Seattle recently faced challenges with implementing a minimum wage for app-based food delivery drivers, resulting in higher prices, decreased earnings for drivers, and frustrated city residents. Now, the Minneapolis City Council has followed suit by introducing a minimum wage for ride-share drivers, which could have even more detrimental effects.
The ordinance in Minneapolis calculates the minimum wage rate for ride-share drivers based on a per-minute and per-mile basis, currently set at $1.40 per mile and $0.51 per minute, with a minimum floor of $5 per trip. Despite claims that this measure aligns driver pay with the city’s minimum wage of $15.57 per hour, a state report revealed that lower rates would suffice.
After the council overrode the mayor’s veto of the ordinance, ride-sharing companies like Uber and Lyft announced plans to exit the Minneapolis market unless the rates are reconsidered. This potential withdrawal could have severe consequences for city residents, especially senior citizens and disabled individuals who rely on these services.

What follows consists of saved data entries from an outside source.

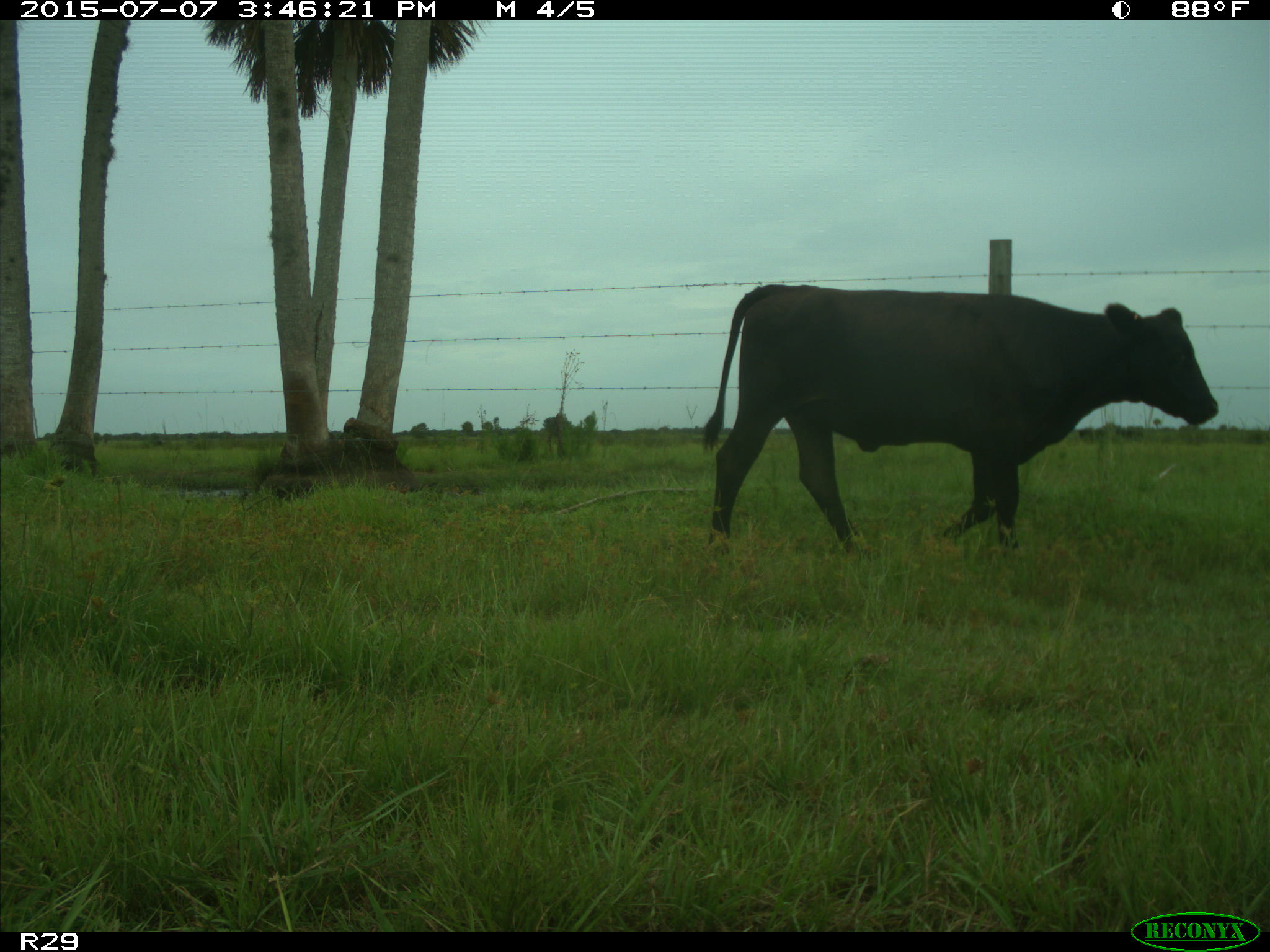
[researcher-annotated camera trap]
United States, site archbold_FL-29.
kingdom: Animalia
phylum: Chordata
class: Mammalia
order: Artiodactyla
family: Bovidae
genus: Bos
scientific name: Bos taurus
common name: domestic cow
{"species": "Bos taurus (domestic cow)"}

The looming threat of losing ride-sharing services has raised concerns about increased drunk driving rates and the broader implications on the gig economy. If left unchecked, similar minimum wage hikes could extend to other sectors of the industry, impacting a wider range of workers in the Twin Cities.
As the debate continues, the Minnesota Legislature is also exploring legislation that could further complicate the classification of independent contractors in the state, adding more uncertainty for gig workers.
Despite the cautionary tales from other cities, the Minneapolis City Council seems determined to push forward with their agenda. It serves as a reminder of Karl Marx’s famous quote about history repeating itself, urging the council to reconsider the potential consequences of their actions.